The Democratic candidate’s quiet campaign refused to get exercised about much of anything. When the candidate was asked whether he or she would investigate Trump’s dilatory response to the coronavirus at the beginning of 2020, the Democrat said no, because “I know Donald loves this country and even out of office we’ll need his shoulder at the wheel to beat this thing.” What about prosecuting senators for insider trading? No, the candidate explained, because “when I’m president the country will all pull together.”

With a terrifying resurgence of Covid-19 in the fall, and the Democrats failing to secure universal vote by mail, that November saw the lowest turnout ever in a presidential election. The Democratic base — confused, demoralized, and frightened — didn’t show up. Trump declared his modest win to be “the greatest landslide in history.”

The Republican base became even more rage-filled and vindictive in victory. “The Washington Post is trying to destroy America,” Sean Hannity began to declare each week. “Someone’s got to shut it down.” Two days later, a gunman infiltrated Post headquarters and was stopped just before he could open fire.

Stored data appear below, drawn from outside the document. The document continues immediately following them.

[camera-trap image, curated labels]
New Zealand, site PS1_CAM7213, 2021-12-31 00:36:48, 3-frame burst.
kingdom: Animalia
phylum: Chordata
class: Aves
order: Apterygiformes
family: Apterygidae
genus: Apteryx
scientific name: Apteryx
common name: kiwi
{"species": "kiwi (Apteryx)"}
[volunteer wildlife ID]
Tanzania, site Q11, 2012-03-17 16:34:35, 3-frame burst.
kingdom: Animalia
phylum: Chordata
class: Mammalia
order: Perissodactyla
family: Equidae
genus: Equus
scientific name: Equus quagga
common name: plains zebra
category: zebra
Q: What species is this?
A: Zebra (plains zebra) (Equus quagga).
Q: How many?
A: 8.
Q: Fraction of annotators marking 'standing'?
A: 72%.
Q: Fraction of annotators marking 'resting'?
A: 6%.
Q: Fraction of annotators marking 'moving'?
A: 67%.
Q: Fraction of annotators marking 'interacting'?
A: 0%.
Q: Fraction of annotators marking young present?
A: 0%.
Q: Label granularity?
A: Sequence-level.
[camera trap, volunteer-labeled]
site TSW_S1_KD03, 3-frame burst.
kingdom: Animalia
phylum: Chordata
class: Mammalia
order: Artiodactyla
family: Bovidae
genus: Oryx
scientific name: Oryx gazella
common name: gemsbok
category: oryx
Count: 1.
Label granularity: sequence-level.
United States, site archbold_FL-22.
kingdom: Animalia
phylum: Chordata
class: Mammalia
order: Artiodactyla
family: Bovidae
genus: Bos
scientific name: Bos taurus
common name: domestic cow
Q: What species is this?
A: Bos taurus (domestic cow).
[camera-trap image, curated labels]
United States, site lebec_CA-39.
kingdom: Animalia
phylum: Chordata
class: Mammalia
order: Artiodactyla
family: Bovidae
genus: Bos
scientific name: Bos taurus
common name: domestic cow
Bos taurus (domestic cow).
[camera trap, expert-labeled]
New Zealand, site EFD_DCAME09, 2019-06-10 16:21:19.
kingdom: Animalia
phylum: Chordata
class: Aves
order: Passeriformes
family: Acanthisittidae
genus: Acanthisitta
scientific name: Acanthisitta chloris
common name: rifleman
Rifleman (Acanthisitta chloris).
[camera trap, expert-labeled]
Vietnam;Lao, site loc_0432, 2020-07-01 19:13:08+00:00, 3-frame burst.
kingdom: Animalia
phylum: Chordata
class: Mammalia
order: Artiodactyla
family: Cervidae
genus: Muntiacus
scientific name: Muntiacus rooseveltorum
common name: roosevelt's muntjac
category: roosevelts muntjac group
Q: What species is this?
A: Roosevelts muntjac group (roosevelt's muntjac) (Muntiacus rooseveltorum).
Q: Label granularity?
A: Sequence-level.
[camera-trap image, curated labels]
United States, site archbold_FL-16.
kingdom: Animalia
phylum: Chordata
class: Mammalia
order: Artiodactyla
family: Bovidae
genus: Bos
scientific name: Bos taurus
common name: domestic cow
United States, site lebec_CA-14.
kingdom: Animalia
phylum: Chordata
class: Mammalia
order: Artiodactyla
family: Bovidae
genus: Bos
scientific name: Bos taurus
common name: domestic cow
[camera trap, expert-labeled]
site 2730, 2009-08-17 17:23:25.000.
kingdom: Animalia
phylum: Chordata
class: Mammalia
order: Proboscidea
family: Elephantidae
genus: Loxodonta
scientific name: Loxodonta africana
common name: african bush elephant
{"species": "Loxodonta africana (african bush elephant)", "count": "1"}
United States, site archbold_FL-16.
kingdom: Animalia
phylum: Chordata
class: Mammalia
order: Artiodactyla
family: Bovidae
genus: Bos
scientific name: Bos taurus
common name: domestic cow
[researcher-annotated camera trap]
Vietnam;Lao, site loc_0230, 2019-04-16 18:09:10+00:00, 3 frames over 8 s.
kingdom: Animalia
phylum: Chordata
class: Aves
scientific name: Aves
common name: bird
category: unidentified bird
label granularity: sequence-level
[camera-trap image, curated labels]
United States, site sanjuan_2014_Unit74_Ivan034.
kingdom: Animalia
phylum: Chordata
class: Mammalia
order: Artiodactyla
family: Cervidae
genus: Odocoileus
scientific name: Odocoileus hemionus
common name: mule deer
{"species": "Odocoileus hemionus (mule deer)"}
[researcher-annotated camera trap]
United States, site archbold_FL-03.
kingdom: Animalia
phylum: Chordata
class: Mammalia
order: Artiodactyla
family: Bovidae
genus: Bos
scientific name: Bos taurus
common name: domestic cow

Trump was now free of all restraints, and he commenced an enormous bombing campaign against Iran. Protests were outlawed for public safety. Large numbers of Americans continued to die from the coronavirus, although no one was sure exactly how many because the government no longer released statistics on it. Fox began quietly, and then more and more loudly, claiming that opponents of the war were importing “biological bombers” from Iran to spread the disease. The stage was set for the classic collapse into authoritarianism, with the official outside enemies purportedly collaborating with the enemies on the inside.

No one knows today which path the U.S. will take. But it’s going to be one or the other: The right or the left will emerge as the champion of the coming American rage. All we can do now is try to make the anger and its consequences rational, based on an accurate understanding of the world and the unnecessary sorrow we experience. We need to make people angry at the crime.